(Qué hacer):
Devuelve completo el relato sobre los calostros que aparece más abajo, sin alterar ni una palabra.

(Texto extraído):
---+---
Rondaba ya los veinte
años cuando me enteré de lo que eran los calostros, y de esas jornadas es mi primera
cata consciente y la segunda (de la primigenia primordial no me acuerdo).
Mi compañero de
curre era del tipo campesino venido a la ciudad por si encontraba un mejor
medio de vida y, buscando la seguridad de unos ingresos regulares, cosa que no
se daba en el campo, donde un año podías tener patatas y ni un duro y, al
siguiente, ni patatas ni duros.
Mi compañero,
vigilante como yo, era conocedor de las cosas que pasan en el campo y al
trabajar en la XX de XX, y residiendo allí dos vacas, y puesto que una de ellas
tuvo crías, contando con la destreza de mi compañero para la obtención de la leche
de vaca, le distrajo al ternero parte de los calostros que le correspondían, lo
que se puede considerar una requisa en pro del bien común. No descuidamos por
ello la perceptiva precaución sanitaria y hervimos la leche tres veces para no
pillar las fiebres, que eran muy malas y te podían dar un disgusto, así que,
tazón en mano, disfrutamos de la leche con calostros: mi compañero, dos
estudiantes que pernoctaban en el recinto y yo.
A mí el sabor
tampoco es que me agradase y además encontrarte con los grumos me resultaba
pelín desagradable. Sin embargo, mentí, y expresé mi entusiasmo por tan
exquisita y energizante bebida.
Mentí para no
destacar y para no sentirme diferente, para que me aceptaran, porque así nos
podíamos reír todos juntos; por timidez, lo malo de mentir es que los demás se
lo crean y, claro está, a la noche siguiente tuve que repetir experiencia y
volver a degustar los calostros. Encima, esta vez, al hervir se agarraron un
poco y sabían a quemado.
---+---
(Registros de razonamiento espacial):
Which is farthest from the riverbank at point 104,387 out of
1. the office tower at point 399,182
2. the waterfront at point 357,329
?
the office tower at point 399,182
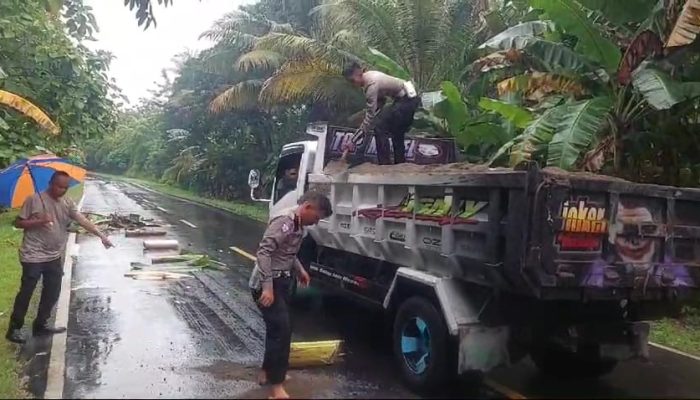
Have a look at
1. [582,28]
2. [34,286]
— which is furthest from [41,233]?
[582,28]

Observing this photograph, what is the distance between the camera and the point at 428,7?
15438mm

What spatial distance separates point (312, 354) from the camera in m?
6.19

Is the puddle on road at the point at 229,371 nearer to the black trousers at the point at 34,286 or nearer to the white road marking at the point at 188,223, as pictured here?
the black trousers at the point at 34,286

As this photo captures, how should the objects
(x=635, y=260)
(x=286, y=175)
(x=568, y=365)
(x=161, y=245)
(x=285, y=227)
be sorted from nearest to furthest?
(x=635, y=260)
(x=285, y=227)
(x=568, y=365)
(x=286, y=175)
(x=161, y=245)

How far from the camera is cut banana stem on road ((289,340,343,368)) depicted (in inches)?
241

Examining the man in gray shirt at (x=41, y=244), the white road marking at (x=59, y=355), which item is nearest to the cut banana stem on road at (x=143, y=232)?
the white road marking at (x=59, y=355)

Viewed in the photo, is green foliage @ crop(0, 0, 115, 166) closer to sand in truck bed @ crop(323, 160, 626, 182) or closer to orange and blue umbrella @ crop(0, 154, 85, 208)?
orange and blue umbrella @ crop(0, 154, 85, 208)

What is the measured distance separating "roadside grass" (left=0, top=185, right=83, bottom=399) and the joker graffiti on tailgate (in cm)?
440

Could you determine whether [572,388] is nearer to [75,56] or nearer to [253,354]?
[253,354]

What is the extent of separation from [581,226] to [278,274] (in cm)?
224

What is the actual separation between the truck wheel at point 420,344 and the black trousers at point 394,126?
254 centimetres

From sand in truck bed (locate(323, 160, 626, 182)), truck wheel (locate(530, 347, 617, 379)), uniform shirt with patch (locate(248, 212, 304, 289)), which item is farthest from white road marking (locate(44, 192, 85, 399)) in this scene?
truck wheel (locate(530, 347, 617, 379))

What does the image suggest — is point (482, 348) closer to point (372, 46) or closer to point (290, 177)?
point (290, 177)

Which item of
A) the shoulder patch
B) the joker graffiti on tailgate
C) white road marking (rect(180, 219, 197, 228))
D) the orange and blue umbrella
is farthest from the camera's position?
white road marking (rect(180, 219, 197, 228))
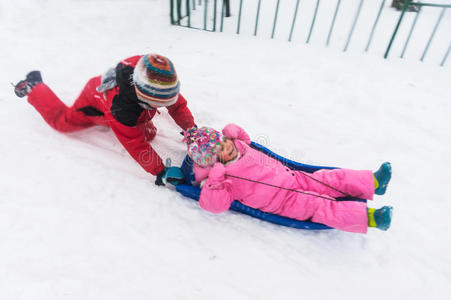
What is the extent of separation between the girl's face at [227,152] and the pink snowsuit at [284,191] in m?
0.05

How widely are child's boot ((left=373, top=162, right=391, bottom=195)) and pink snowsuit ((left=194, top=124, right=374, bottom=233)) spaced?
0.06 metres

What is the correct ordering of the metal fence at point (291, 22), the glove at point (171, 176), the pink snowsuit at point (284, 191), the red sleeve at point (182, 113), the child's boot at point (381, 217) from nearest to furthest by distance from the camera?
1. the child's boot at point (381, 217)
2. the pink snowsuit at point (284, 191)
3. the glove at point (171, 176)
4. the red sleeve at point (182, 113)
5. the metal fence at point (291, 22)

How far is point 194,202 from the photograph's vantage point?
82.0 inches

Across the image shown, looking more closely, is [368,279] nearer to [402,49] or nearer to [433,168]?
[433,168]

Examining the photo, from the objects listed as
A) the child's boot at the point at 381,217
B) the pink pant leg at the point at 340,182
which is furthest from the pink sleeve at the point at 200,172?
the child's boot at the point at 381,217

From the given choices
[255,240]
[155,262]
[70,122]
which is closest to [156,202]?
[155,262]

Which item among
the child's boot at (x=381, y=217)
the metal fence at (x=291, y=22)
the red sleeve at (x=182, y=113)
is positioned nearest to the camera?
the child's boot at (x=381, y=217)

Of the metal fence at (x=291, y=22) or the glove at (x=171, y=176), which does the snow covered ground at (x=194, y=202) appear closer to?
the glove at (x=171, y=176)

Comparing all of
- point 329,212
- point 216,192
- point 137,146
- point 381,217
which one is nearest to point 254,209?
point 216,192

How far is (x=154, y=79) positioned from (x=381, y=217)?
154 centimetres

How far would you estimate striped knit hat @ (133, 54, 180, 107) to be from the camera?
67.0 inches

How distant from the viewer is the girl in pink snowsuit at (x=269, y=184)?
5.96ft

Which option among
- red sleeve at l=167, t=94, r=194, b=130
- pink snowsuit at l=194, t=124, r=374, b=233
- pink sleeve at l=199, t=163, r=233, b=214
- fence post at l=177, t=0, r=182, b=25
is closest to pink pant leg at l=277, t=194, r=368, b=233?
pink snowsuit at l=194, t=124, r=374, b=233

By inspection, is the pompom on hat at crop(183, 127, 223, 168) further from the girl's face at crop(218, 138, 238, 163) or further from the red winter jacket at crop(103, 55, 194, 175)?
the red winter jacket at crop(103, 55, 194, 175)
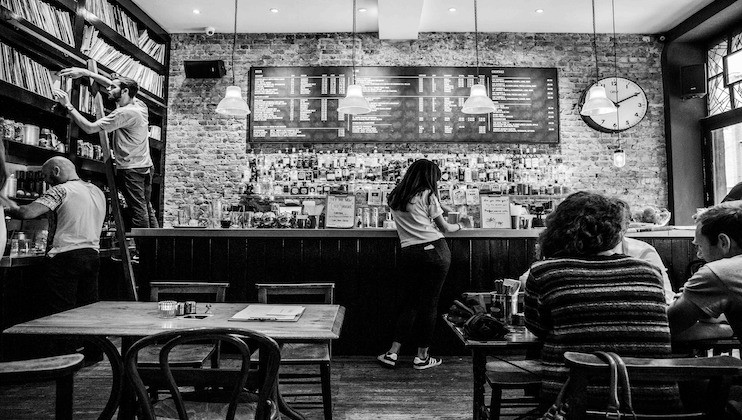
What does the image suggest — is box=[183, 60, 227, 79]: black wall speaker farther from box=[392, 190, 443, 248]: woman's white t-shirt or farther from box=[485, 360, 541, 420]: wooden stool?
box=[485, 360, 541, 420]: wooden stool

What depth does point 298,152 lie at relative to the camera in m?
6.75

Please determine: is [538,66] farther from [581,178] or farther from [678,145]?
[678,145]

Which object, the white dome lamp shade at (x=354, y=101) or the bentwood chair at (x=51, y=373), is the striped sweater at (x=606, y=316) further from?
the white dome lamp shade at (x=354, y=101)

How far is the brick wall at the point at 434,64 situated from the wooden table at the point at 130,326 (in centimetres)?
445

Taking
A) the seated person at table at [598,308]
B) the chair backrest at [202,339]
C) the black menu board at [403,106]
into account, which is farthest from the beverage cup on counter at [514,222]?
the chair backrest at [202,339]

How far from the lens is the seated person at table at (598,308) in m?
1.73

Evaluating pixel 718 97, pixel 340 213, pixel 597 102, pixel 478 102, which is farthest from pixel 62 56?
pixel 718 97

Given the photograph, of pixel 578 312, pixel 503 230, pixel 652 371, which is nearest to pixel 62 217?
pixel 503 230

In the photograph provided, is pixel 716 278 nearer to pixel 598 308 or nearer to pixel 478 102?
pixel 598 308

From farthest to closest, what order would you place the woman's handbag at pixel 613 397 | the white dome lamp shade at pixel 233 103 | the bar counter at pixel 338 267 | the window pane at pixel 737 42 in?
1. the window pane at pixel 737 42
2. the white dome lamp shade at pixel 233 103
3. the bar counter at pixel 338 267
4. the woman's handbag at pixel 613 397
---+---
(Respuesta):
Rondaba ya los veinte
años cuando me enteré de lo que eran los calostros, y de esas jornadas es mi primera
cata consciente y la segunda (de la primigenia primordial no me acuerdo).
Mi compañero de
curre era del tipo campesino venido a la ciudad por si encontraba un mejor
medio de vida y, buscando la seguridad de unos ingresos regulares, cosa que no
se daba en el campo, donde un año podías tener patatas y ni un duro y, al
siguiente, ni patatas ni duros.
Mi compañero,
vigilante como yo, era conocedor de las cosas que pasan en el campo y al
trabajar en la XX de XX, y residiendo allí dos vacas, y puesto que una de ellas
tuvo crías, contando con la destreza de mi compañero para la obtención de la leche
de vaca, le distrajo al ternero parte de los calostros que le correspondían, lo
que se puede considerar una requisa en pro del bien común. No descuidamos por
ello la perceptiva precaución sanitaria y hervimos la leche tres veces para no
pillar las fiebres, que eran muy malas y te podían dar un disgusto, así que,
tazón en mano, disfrutamos de la leche con calostros: mi compañero, dos
estudiantes que pernoctaban en el recinto y yo.
A mí el sabor
tampoco es que me agradase y además encontrarte con los grumos me resultaba
pelín desagradable. Sin embargo, mentí, y expresé mi entusiasmo por tan
exquisita y energizante bebida.
Mentí para no
destacar y para no sentirme diferente, para que me aceptaran, porque así nos
podíamos reír todos juntos; por timidez, lo malo de mentir es que los demás se
lo crean y, claro está, a la noche siguiente tuve que repetir experiencia y
volver a degustar los calostros. Encima, esta vez, al hervir se agarraron un
poco y sabían a quemado.